Bras Shares ‘Lessons Learned’ in Ethics Speaker Series

In his talk, titled “Ethical Lessons in My Leadership Journey,” Provost Bras shared the personal leadership journey that led him to Georgia Tech.  
Georgia Tech Provost Rafael Bras

Georgia Tech Provost Rafael Bras

Reflecting on an episode that happened when he was four years old, Provost Rafael L. Bras described feeling jealous, angry, and vengeful when his cousin received a brand new baseball glove — a gift he had wanted for himself.

“I was upset, so I did everything possible to make him as unhappy as I was,” Bras said.

He shared this memory as part of the Scheller College of Business Cecil B. Day Program for Business Ethics Speaker Series. In the talk, titled “Ethical Lessons in My Leadership Journey,” Bras shared the personal leadership journey that led him to Georgia Tech.  

He asked, “Were my actions against my cousin my first ethical failure?”

He reasoned they were not because, at four, he lacked an established moral code and a clearly defined set of ethical values. But, he noted, ethical questions are rarely simple for adults, because ethics are context-specific, subjective, and can change over time.

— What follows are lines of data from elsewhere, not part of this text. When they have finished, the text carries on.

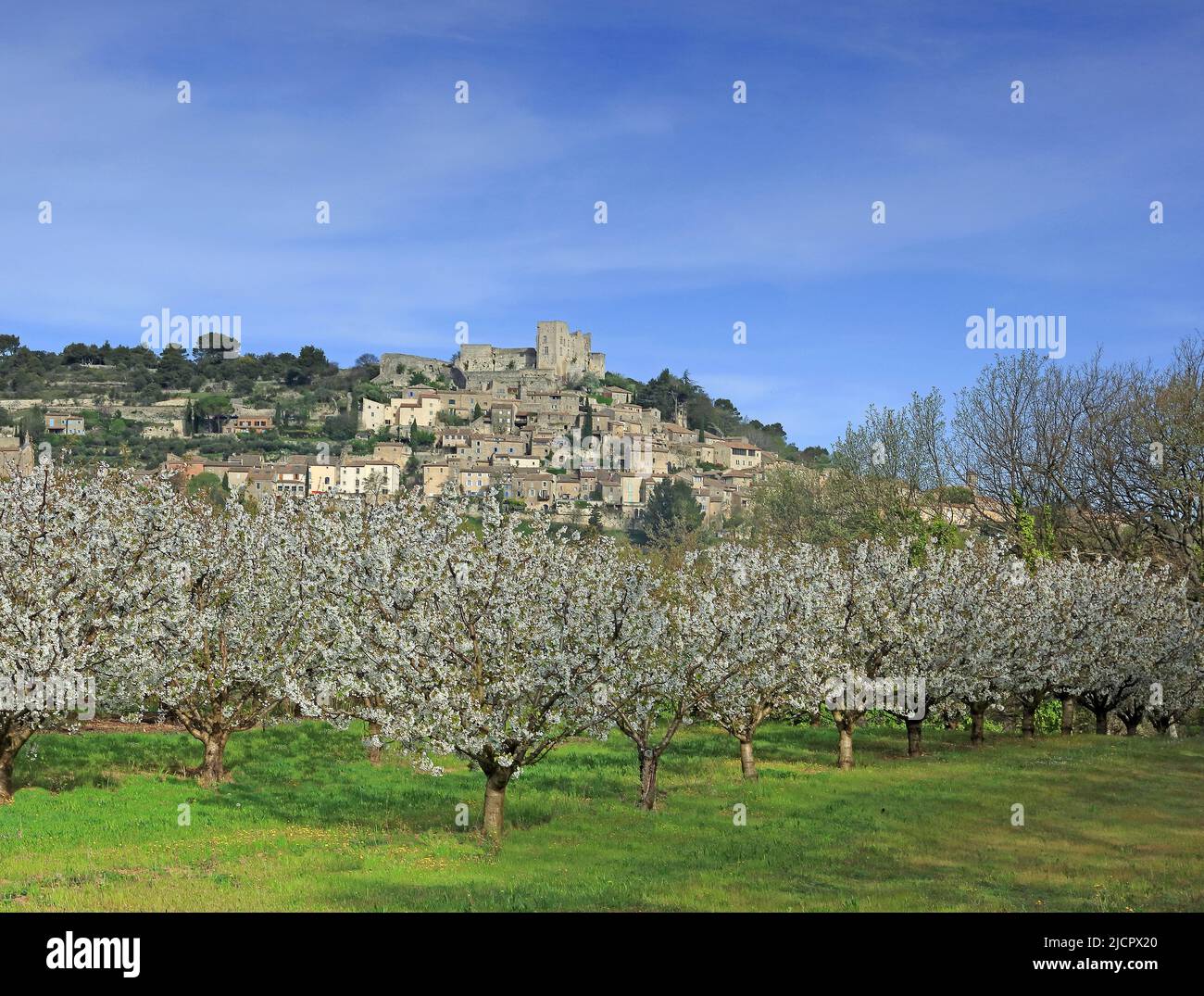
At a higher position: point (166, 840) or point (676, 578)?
point (676, 578)

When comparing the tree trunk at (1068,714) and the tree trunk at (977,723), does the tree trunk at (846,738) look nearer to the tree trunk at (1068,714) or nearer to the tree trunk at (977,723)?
the tree trunk at (977,723)

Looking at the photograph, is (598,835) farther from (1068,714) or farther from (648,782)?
(1068,714)

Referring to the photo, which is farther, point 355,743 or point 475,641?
point 355,743

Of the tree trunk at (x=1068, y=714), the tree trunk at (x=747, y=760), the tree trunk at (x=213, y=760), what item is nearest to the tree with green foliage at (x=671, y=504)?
the tree trunk at (x=1068, y=714)

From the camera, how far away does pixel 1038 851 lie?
20109mm

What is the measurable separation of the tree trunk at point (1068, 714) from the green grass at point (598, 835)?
9164mm

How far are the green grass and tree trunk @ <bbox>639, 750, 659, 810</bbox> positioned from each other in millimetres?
498

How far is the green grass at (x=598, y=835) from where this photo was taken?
15977 millimetres

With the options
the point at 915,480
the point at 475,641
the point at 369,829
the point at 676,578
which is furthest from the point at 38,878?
the point at 915,480

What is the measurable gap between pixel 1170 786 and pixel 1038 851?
34.0 feet

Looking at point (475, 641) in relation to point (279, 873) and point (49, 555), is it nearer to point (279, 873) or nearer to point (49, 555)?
point (279, 873)

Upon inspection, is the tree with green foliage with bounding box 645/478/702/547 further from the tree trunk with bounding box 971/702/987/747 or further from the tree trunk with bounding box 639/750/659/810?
the tree trunk with bounding box 639/750/659/810

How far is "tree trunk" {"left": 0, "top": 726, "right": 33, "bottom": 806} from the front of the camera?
870 inches
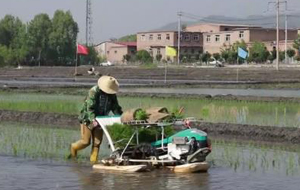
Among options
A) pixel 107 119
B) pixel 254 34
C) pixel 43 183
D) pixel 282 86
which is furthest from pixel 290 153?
pixel 254 34

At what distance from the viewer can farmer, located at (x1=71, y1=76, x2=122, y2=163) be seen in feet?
29.8

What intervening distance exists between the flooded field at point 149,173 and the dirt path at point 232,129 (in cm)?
75

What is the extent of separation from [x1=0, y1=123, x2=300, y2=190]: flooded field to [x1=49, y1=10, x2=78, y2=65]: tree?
7594 cm

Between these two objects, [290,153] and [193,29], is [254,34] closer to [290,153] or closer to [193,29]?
[193,29]

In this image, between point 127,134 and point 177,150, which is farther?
point 127,134

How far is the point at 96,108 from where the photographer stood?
9.27 metres

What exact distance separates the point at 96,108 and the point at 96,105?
0.15 feet

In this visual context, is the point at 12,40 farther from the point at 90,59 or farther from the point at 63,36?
the point at 90,59

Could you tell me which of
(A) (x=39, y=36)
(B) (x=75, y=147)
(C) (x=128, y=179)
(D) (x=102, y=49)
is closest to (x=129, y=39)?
(D) (x=102, y=49)

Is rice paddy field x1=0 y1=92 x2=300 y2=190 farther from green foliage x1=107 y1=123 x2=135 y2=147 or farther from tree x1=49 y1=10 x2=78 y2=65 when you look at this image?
tree x1=49 y1=10 x2=78 y2=65

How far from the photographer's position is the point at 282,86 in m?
32.8

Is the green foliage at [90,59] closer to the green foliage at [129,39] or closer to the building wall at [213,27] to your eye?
the building wall at [213,27]

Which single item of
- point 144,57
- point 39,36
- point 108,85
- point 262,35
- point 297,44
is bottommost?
point 108,85

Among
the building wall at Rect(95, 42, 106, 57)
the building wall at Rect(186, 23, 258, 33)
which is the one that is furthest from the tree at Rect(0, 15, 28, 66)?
the building wall at Rect(186, 23, 258, 33)
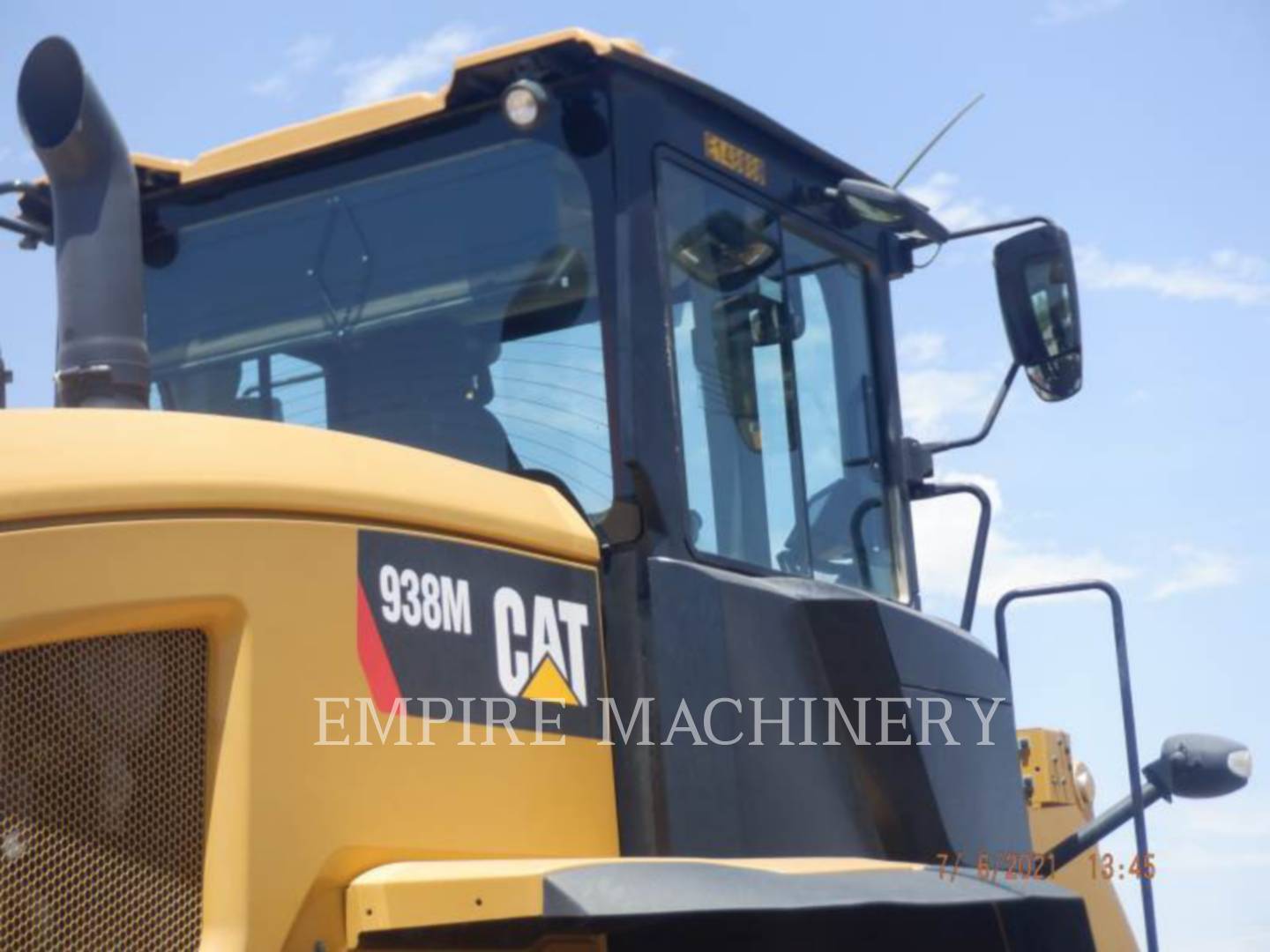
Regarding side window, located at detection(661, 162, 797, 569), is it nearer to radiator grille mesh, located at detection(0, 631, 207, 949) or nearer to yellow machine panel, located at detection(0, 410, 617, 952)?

Bras took the attendees through his own personal career trajectory, outlining lessons learned along the way, including those he gained during his first leadership role at the age of 32 at a research laboratory. That experience helped shape the leadership views he still holds today. Following in the footsteps of two directors he admired and loved, a young, recently tenured Associate Professor Bras became just the third director in the lab’s 50-year history.

“Having spent the seven years of my bachelor’s, master’s, and doctoral degrees there, that lab was home to me,” he said. “To this day, it continues to be the only job I had my sights on doing. My predecessors were absolute giants in the field and I wanted to be just like them.”

It wasn’t easy. “No one prepared me to lead at that level,” he said. “I was not prepared for the myriad of issues, both ethical and behavioral, that came my way. I had to make difficult decisions, but the experience taught me that we all make mistakes and most of the time, the solution can be found in shared trust and conversation.”

Advancing leadership roles — and their challenges — would follow over the next several decades, from department head of Civil and Environmental Engineering and chair of the faculty at MIT, to distinguished professor and dean of the Henry Samueli School of Engineering at UC-Irvine, and today, as provost at Georgia Tech.

At every stage of his career, Bras explained, he was committed to emulating the characteristics of the leaders he most admired: conviction, vision, service, empathy, self-awareness, the ability to handle ambiguity, and honesty, among others.

A question-and-answer session followed the remarks. When asked about a tried-and-true method or process for ethical decision making, Bras said, “My first action is to resist a quick response and try to put myself inside the head and thinking of the other person. Absolute objectivity is nonexistent and these situations are always full of ambiguity. I always want to trust first.”

He also cautioned about the dangers of leadership in isolation and shared the value of having close advisors, people who feel comfortable disagreeing with leadership. 

“I surround myself with trusted advisors and consult them as often as I can,” Bras said. “The biggest insurance against ethical problems is to surround yourself with good people who are trustworthy, and who are willing to offer differing opinions and vantage points. With that input, I can ask myself, ‘What am I missing? What else is there to understand about this situation?’”

He added, “If those conversations can’t and don’t happen, a leader can begin to believe he or she is the owner of the truth and alone knows best. That is a situation fraught with ethical danger.”

Bras concluded the talk with a few remarks about the current climate at Georgia Tech.

“Georgia Tech is not perfect. The unacceptable and avoidable incidents from last summer have taken a toll on the spirit of the institution, and it’s unfortunate that they distract from the fact that Georgia Tech is doing very, very well,” he said. “Tough decisions were made. Now, we must move forward and rebuild the trust that is necessary to carry on as the institution we want to be.”

About the series:

The Cecil B. Day Program in Business Ethics Speaker Series brings professionals and academics to talk about specific ethical issues in business and the ethical challenges they have met in their own careers. These sessions are open to the entire Georgia Tech community.